*** Text for analysis ***

The Lady’s Guide to Petticoats and Piracy (Montague Siblings #2)
By: Mackenzi Lee
Publisher: Katherine Tegen Books
Publication Date: October 2nd, 2018
In this highly anticipated sequel to the New York Times bestselling The Gentleman’s Guide to Vice and Virtue, Felicity Montague must use all her womanly wits and wiles to achieve her dreams of becoming a doctor—even if she has to scheme her way across Europe to do it. A must-have for fans of Mackenzi Lee’s extraordinary and Stonewall Honor-winning novel.
A year after an accidentally whirlwind grand tour with her brother Monty, Felicity Montague has returned to England with two goals in mind—avoid the marriage proposal of a lovestruck suitor from Edinburgh and enroll in medical school. However, her intellect and passion will never be enough in the eyes of the administrators, who see men as the sole guardians of science.
But then a window of opportunity opens—a doctor she idolizes is marrying an old friend of hers in Germany. Felicity believes if she could meet this man he could change her future, but she has no money of her own to make the trip. Luckily, a mysterious young woman is willing to pay Felicity’s way, so long as she’s allowed to travel with Felicity disguised as her maid.
In spite of her suspicions, Felicity agrees, but once the girl’s true motives are revealed, Felicity becomes part of a perilous quest that leads them from the German countryside to the promenades of Zurich to secrets lurking beneath the Atlantic.
I had no idea what to expect when I first picked up A Gentleman’s Guide, but I fell in love immediately. Grand Tours, bi representation, male love, and the goof that is Monty all made that book one of my favorites of last year. So, when I heard that Mackenzie Lee was coming out with a companion-sequel focusing on Monty’s traveling companion and ace sister Felicity, I preordered it WELL in advance.
The book is definitely in the same vein as Gentleman’s Guide–Felicity has been living in Edinburgh for the past year and been desperately trying to find a way to become a doctor, until circumstances dictate that she leave for London, and then on an inadvertent adventure involving her former friend from childhood, a mysterious pirate girl, and a creature that seems to be straight out of myth. It’s a very similar story, plot-wise, and there is absolutely no doubt that if you liked Gentleman’s Guide that you’ll like this.

*** Data listing ***

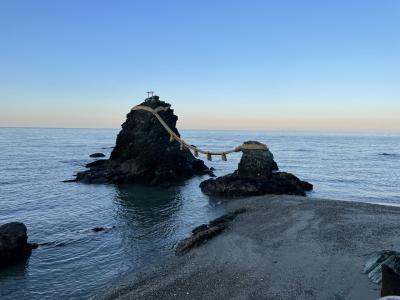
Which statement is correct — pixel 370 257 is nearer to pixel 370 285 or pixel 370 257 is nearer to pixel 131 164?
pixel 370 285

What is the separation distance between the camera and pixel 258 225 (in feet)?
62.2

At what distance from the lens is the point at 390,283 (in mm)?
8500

***
*** Data listing ***

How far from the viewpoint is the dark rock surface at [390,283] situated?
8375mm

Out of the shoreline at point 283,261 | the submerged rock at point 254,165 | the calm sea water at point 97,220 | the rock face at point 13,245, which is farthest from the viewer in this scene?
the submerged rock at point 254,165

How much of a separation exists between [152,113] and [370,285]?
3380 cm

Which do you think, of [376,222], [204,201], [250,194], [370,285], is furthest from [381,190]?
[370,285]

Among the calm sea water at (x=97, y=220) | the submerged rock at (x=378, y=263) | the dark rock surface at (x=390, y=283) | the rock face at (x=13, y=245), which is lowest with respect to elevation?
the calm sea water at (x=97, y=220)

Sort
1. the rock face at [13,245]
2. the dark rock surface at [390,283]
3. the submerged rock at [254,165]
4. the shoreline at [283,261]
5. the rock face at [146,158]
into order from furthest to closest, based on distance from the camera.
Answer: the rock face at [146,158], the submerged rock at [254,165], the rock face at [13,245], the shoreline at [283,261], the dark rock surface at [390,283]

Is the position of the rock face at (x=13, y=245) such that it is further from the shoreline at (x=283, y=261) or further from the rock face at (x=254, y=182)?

***

__Exercise instructions__:
A. Render this sentence from the text on The Lady's Guide to Petticoats and Piracy in Spanish: "However, her intellect and passion will never be enough in the eyes of the administrators, who see men as the sole guardians of science."
B. Quote the stretch of the text on The Lady's Guide to Petticoats and Piracy from "In spite of" through "beneath the Atlantic.".
C. Extend the text on The Lady's Guide to Petticoats and Piracy, picking up after its last sentence.
The records were drawn from a separate source, unrelated to the text on The Lady's Guide to Petticoats and Piracy.

__Answers for the tasks__:
A. Sin embargo, su intelecto y su pasión nunca serán suficientes a los ojos de los administradores, que ven a los hombres como los únicos guardianes de la ciencia.

B.
In spite of her suspicions, Felicity agrees, but once the girl’s true motives are revealed, Felicity becomes part of a perilous quest that leads them from the German countryside to the promenades of Zurich to secrets lurking beneath the Atlantic.

C.
But at the same time, there are elements to the book that are uniquely Felicity. Besides her, of course–a little queer (in the sense meaning ‘odd’, but you know, also in the other way), passionate about science, uncomprehending of sex and a little also of people, arrogant in her own brilliance but also kind in her own way. But, as she learns throughout the book, just because she doesn’t care for people in THAT way doesn’t mean she’s incapable of caring for them in her own way. And so much of the book is other people–Sim, Johanna, Monty, Percy–all reminding her that she does have people who care about her and that she doesn’t have to be completely independent all of the time.
She also learns that her ambition is valid, but that there are other ways besides the conventional to achieve it. Her determination to learn medicine leads her to reunite with her old friend Johanna, who is about to marry her idol Alexander Platt. But after Platt reveals himself to be a desperate fraud, she works with Johanna to find the girl’s mother’s scientific work, and to keep it out of Platt’s hands. I was wondering when the book first mentioned Felicity’s and Johanna’s ex-friendship if it had something to do with sex–but then it veered in a very different direction, with it ending because Johanna felt that Felicity disapproved of her interest in fashion and looked down on her for being traditionally feminine. I enjoyed the lesson there, that one can be feminine and girly and also be deeply passionate about the sciences. I think that’s a lesson we all need to relearn from time to time.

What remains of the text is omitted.